W tym wszystkim bardzo denerwuje mnie to, ze pomimo to wszystko nie potrafie oddac swojego zycia, swojego malzenstwa tak naprawde Jezusowi. I jak to napsiala Mirela w swoim poscie, ze po ludzku nasze malzenstwo skazane jest na zaglade. Tym bardziej mam zal do siebie ze chce sam, bez Boga to wszystko zrobic. Po swojemu....

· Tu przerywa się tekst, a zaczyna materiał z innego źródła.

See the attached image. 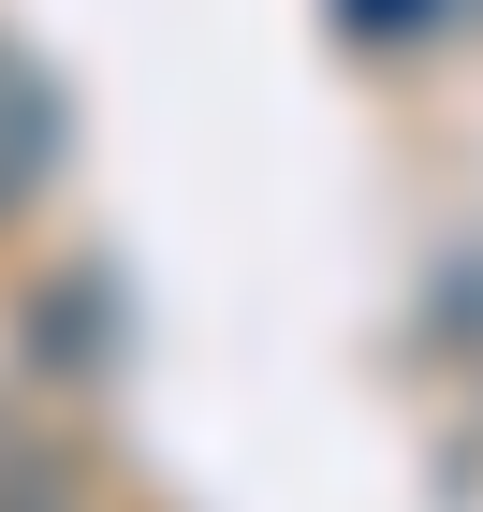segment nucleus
<instances>
[{
    "label": "nucleus",
    "instance_id": "f257e3e1",
    "mask_svg": "<svg viewBox=\"0 0 483 512\" xmlns=\"http://www.w3.org/2000/svg\"><path fill=\"white\" fill-rule=\"evenodd\" d=\"M44 161H59V103H44V74L0 44V205H30Z\"/></svg>",
    "mask_w": 483,
    "mask_h": 512
},
{
    "label": "nucleus",
    "instance_id": "f03ea898",
    "mask_svg": "<svg viewBox=\"0 0 483 512\" xmlns=\"http://www.w3.org/2000/svg\"><path fill=\"white\" fill-rule=\"evenodd\" d=\"M0 512H74V469L59 454H0Z\"/></svg>",
    "mask_w": 483,
    "mask_h": 512
}]
</instances>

Łapie sie na tym samym...w momencie kiedy zapominam ,ze oddanie , ufnośc, wiara to łaska i o nia zwyczajnie sie prosi...to taki moment kiedy Pan mi przypomina (Jana 15,5)
"beze Mnie nic uczynic nie możecie".
Ciesze się jednak ,że po Bozemu nie ma rzeczy niemozliwych.
Pan Dokowicz wspomina , nie wiem , czy pamiętasz o czymś ważnym...o modlitwie..., zapełnia również skrzynki z intencjami w Zgromadzeniach z prośbą o modlitwę ... Owoce tych modlitw sa widoczne, zachęcam...

Pozdrawiam serdecznie
Dziękuję za świadectwo Tobie i Twojej zonie, to wymaga odwagi...
Obyście tę odwagę zanleźli do lepszych relacji między Wami.
Niech Wam Pan Błogosławi.

Anonymous - 2011-12-31, 02:36

Aniolku 5
Odpisuje tutaj bo w temacie "zapisy do grupy 7" nie wiedziec czemu nie moge nic napisac.
Tak, chce byc z Toba w grupie hi hi zwlaszcza po pewnych cennych radach jakie mi dalas

Anonymous - 2012-01-01, 22:03

emigrant2 napisał/a:
Tak, chce byc z Toba w grupie hi hi zwlaszcza po pewnych cennych radach jakie mi dalas


:-D a będziesz ze mną w jednej ławce siedzieć? dasz ściągać? :lol:
I jak Ci idzie załatwianie Debt Relief Order? Ruszyłeś już z tym tematem?